__书面任务 1__
列出这篇PCA与白化练习文档节选中所有用星号“*”连接两个数字的尺寸写法，按出现顺序列出。
__书面任务 2__
根据这篇PCA与白化练习文档节选，回答下列问题：
(a) PCA计算保留多少方差？
(b) 加载数据后随机显示多少个图像块？
(c) 第3步用什么方法对sigma求出U？
═════ 文档节选
Deep Learning 5_深度学习UFLDL教程:PCA and Whitening_Exercise(斯坦福大学深度学习教程)
前言
本文是基于Exercise:PCA and Whitening的练习。
理论知识见:UFLDL教程。
实验内容:从10张512*512自然图像中随机选取10000个12*12的图像块(patch),然后对这些patch进行99%的方差保留的PCA计算,最后对这些patch做PCA Whitening和ZCA Whitening,并进行比较。
实验步骤及结果
1.加载图像数据,得到10000个图像块为原始数据x,它是144*10000的矩阵,随机显示200个图像块,其结果如下:
2.把它的每个图像块0均值归一化。
3.PCA降维过程的第一步:求归一化后的原始数据x的协方差矩阵sigma,然后用svd对sigma求出它的U,即原始数据的特征向量或基,再把x投影或旋转到基的方向上,得到新数据xRot。
══════════
═════ 展示数据
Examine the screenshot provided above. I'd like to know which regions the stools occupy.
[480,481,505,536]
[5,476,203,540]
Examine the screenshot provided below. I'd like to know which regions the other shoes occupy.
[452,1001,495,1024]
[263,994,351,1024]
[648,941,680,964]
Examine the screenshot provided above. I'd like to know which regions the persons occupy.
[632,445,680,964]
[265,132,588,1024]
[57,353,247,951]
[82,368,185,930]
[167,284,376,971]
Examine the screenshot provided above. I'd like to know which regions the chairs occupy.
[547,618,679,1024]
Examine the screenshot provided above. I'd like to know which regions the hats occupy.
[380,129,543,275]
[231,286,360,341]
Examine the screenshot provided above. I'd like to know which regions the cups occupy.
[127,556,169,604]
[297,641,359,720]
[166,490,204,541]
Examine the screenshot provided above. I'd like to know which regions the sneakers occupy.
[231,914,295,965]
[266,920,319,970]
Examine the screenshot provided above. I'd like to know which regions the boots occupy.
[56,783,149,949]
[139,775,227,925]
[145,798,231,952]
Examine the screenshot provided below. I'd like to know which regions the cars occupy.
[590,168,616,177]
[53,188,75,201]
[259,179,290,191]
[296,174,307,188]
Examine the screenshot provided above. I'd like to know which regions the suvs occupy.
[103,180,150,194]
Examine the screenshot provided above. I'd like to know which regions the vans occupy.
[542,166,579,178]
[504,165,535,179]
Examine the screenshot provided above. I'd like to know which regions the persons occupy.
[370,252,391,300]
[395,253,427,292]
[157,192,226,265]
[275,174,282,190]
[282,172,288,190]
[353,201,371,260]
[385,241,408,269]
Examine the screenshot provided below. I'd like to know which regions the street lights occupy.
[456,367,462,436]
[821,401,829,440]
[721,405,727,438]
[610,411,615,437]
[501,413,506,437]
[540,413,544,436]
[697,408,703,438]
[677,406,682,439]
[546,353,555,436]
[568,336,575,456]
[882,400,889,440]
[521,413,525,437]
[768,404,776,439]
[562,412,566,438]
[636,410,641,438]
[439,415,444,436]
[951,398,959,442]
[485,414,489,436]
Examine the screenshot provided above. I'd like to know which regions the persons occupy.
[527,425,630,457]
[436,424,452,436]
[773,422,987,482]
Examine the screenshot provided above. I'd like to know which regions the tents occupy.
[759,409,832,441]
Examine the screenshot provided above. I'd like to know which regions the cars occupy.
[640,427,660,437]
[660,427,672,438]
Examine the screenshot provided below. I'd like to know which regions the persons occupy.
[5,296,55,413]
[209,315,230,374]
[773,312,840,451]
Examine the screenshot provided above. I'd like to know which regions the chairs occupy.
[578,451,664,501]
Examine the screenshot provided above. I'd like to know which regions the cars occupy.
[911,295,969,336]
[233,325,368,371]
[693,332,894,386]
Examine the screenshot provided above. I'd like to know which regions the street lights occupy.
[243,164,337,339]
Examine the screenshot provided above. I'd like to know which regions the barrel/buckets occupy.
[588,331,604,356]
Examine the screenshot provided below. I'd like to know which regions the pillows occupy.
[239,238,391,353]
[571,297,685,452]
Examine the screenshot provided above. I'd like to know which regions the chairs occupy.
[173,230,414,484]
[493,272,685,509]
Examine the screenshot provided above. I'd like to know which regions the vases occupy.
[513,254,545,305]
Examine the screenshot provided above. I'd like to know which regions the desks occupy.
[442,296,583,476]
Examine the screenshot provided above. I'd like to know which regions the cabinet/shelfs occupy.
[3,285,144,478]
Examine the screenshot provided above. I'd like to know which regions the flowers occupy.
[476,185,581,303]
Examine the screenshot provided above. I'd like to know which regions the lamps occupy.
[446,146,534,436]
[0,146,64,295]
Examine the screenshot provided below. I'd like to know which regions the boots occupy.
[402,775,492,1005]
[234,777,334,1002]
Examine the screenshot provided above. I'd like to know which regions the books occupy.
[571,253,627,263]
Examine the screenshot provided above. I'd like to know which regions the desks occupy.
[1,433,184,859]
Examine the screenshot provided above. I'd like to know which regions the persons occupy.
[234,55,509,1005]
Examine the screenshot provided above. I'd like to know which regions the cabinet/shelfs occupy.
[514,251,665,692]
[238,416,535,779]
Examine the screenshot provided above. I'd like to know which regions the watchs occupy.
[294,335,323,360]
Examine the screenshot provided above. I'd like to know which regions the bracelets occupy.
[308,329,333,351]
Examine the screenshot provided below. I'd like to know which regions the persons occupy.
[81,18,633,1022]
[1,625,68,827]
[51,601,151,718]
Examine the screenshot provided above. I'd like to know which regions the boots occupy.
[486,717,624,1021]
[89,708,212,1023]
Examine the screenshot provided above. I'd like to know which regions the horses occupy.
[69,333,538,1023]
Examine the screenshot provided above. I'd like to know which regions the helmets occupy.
══════════
__参考解答 1__
512*512
12*12
144*10000

__参考解答 2__
(a) 99%
(b) 200个
(c) svd